Supplied records
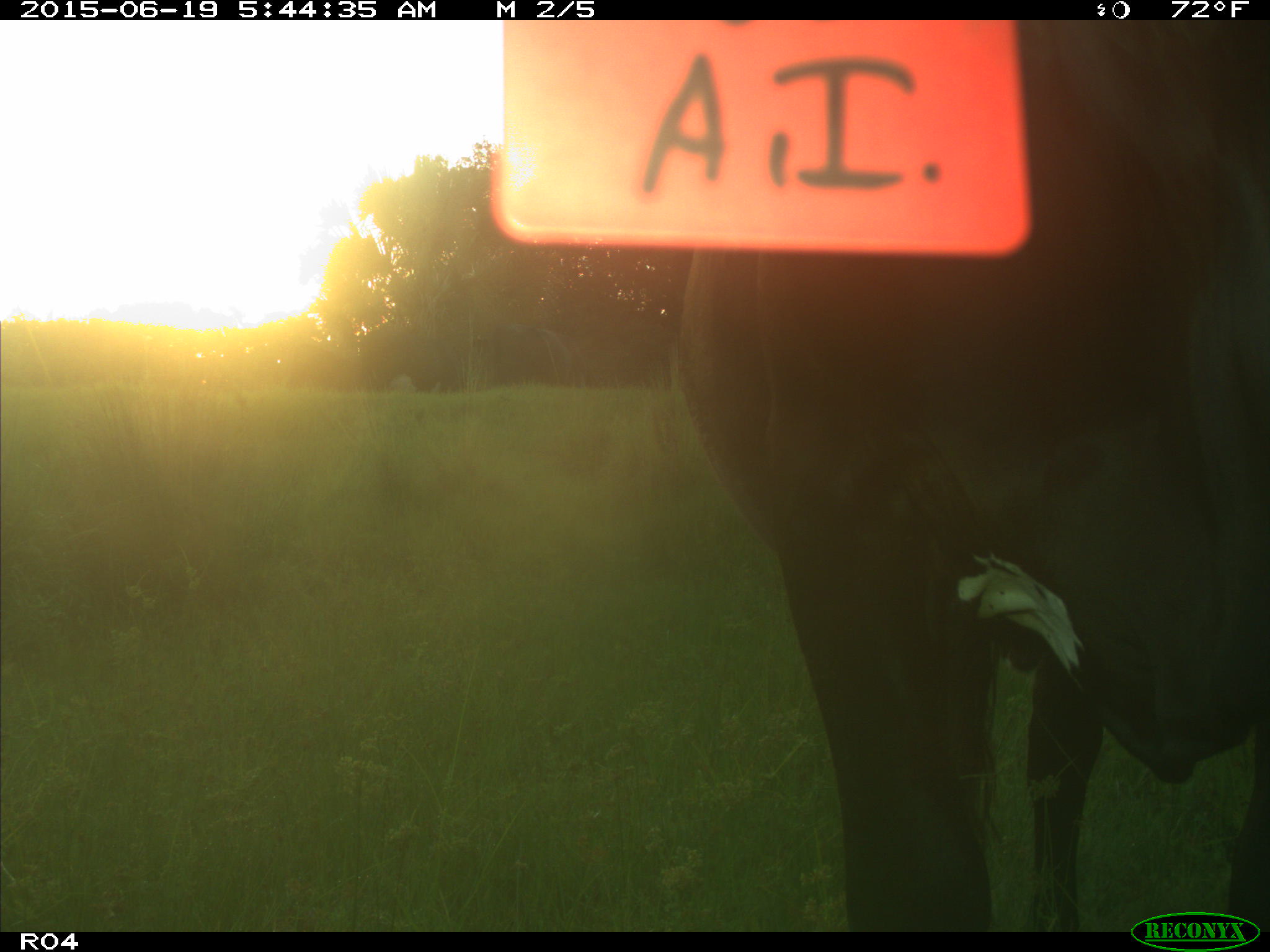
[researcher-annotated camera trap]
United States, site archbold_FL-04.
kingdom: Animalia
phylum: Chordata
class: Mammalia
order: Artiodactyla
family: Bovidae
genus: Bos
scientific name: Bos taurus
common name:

What you have to do
What the answer needs is every record above, exactly as written, and no pictures.

Task output
[researcher-annotated camera trap]
United States, site archbold_FL-04.
kingdom: Animalia
phylum: Chordata
class: Mammalia
order: Artiodactyla
family: Bovidae
genus: Bos
scientific name: Bos taurus
common name:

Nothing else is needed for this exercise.